▶ PAGE EXTRACT
····················

Richard Smith 

High cholesterol? Try a polypill

Richard Smith: Rather than asking the NHS to shell out for a patented statin, those who want them should be offered combination pills
  
  


The results of a major trial showing that taking a statin reduces heart attacks and strokes in "apparently healthy people" have been described as "astonishing", but they aren't astonishing. What may be astonishing and may bankrupt the NHS is the way the results of the trial might be used.

The trial published in the New England Journal of Medicine shows that giving rosuvastatin to patients with "normal" cholesterol cut their chance of a heart attack, stroke, hospital admission for chest pain, or death from cardiovascular disease by 44%. Another and better way to describe the results is that after almost two years of treatment 1.8% (157 of 8901 subjects) in the placebo group had "cardiac events" compared with 0.9% (83 of the 8901 subjects) in the rosuvastatin group. This means that 120 people have to be treated for almost two years to prevent one event. It is very likely, however, that if treatment were to continue for longer – life even – then the results would be much more dramatic.

····················

▶ WORK TASK
In the statin article, how many people in the rosuvastatin group had cardiac events? The records that come next have nothing to do with the statin article or the work on it.

····················

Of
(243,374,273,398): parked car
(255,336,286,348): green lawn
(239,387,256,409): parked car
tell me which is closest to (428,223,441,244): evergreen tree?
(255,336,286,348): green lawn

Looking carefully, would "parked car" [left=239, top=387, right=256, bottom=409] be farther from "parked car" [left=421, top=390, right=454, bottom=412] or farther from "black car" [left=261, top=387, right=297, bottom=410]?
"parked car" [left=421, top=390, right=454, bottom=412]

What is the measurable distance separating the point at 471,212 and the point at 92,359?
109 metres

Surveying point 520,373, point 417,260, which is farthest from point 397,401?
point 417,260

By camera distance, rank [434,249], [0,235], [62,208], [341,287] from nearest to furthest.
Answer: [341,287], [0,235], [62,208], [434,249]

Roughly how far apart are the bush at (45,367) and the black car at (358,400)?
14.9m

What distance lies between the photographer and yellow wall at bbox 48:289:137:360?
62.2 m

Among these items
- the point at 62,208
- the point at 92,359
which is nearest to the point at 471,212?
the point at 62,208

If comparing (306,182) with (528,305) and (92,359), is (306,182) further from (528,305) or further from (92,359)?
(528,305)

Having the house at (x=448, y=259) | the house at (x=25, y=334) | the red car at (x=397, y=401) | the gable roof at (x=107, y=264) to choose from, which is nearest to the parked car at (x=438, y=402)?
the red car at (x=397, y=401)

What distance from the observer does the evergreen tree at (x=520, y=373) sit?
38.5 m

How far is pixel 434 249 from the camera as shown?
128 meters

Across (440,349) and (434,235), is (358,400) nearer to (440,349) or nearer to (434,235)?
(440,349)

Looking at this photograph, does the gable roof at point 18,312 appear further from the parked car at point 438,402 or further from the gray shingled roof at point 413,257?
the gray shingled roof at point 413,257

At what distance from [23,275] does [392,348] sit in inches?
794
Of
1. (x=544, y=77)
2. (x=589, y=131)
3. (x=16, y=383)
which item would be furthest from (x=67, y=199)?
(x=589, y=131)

····················

▶ RESPONSE FOR THIS EXERCISE
83 of the 8901 subjects (0.9%).